The frog is satisfied, and they set out, but in midstream,
the scorpion stings the frog. The frog feels the onset of
paralysis and starts to sink, knowing they both will drown,
but has just enough time to gasp “Why?”

Replies the scorpion: “It’s my nature…”

So that’s what we have here as well. We are what we are. And I think that the structure of the repeating musical phrase in the song (it begins the song and recurs throughout) in which the same notes are repeated encompassed by changes on top of them reflect the truth of all of us. We are “our nature”–those same repeated notes–no matter how different we might act to friends, family, co-workers, strangers–we are those same primary notes. They may be beautiful, but they also may reveal something terrifying and destructive, just as Johnson describes the scorpions of his boyhood in Texas.
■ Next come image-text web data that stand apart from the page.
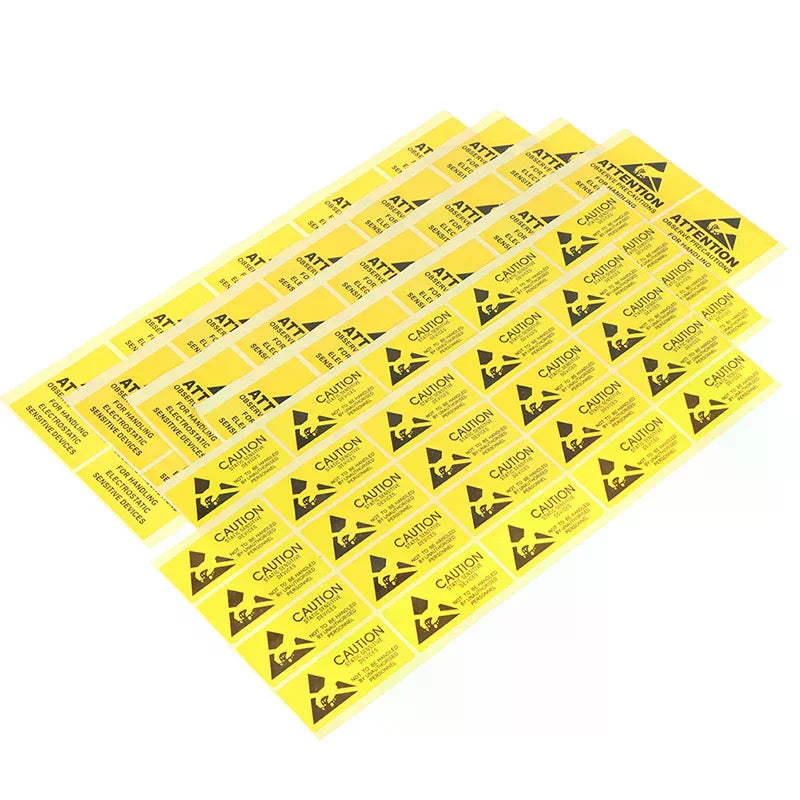 Attention Caution Sticky Sticker Adhesive Warning Label Reminder ESD Qme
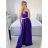 Women's elegant evening dress with straps (S/M ONE SIZE) ITALIAN FASHION IMM22fs52571/DR dark pink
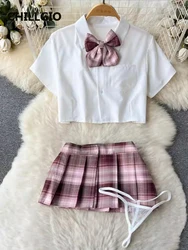 CHILLGIO Women Hotsweet Plaid Pleated Skirts Suits Fashion Preppy Style Bow Tie Short Sleeve Shirt A Line Skirt Sexy Pajamas Set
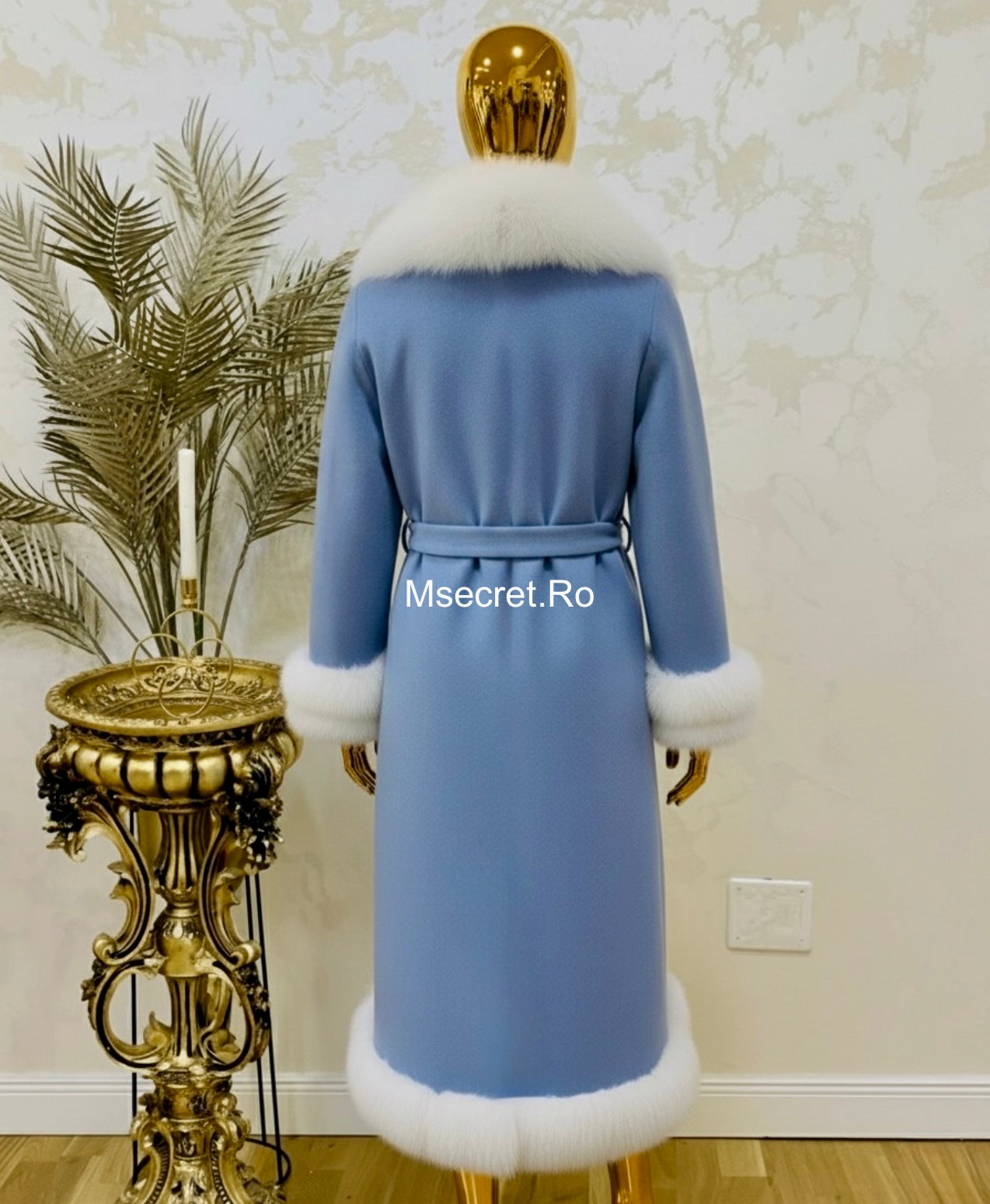 Palton elegant din alpaca cu blana naturala de vulpe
I do have to say that the first line of the song is a perfection; and forgive me if the line “your want to not believe” reminds me somewhat of what Hawthorne said of Melville.

Here’s a youtube of a live version that is much different.

I’ll assert that these songs are, even if the product of happy accident, deliberate and beautiful, and I’d suggest that in this album Will Johnson seems at ease with both his lyric self and his musical self. That is, the beauty, desolation, and darkness in the music and lyrics (and Johnson’s surprising and distinctive voice) are perfectly in harmony on this album.

The opening track (“You Will Be Here, Mine”)  ought to be considered alongside of “Scorpion” but I’ll leave that for another post.

Aside: As I had Johnson captive in the studio’s at WFHB I asked him to read a quote from the Modernist French composer Edgard Varèse about the music of the Italian Futurists for the Books Unbound program about the poet Mina Loy. I am thankful to say, he happily agreed.

*I posted the lyrics as they are on Johnson’s web site but I altered the last line to appear as it is sung, with the repetition of “what you get.”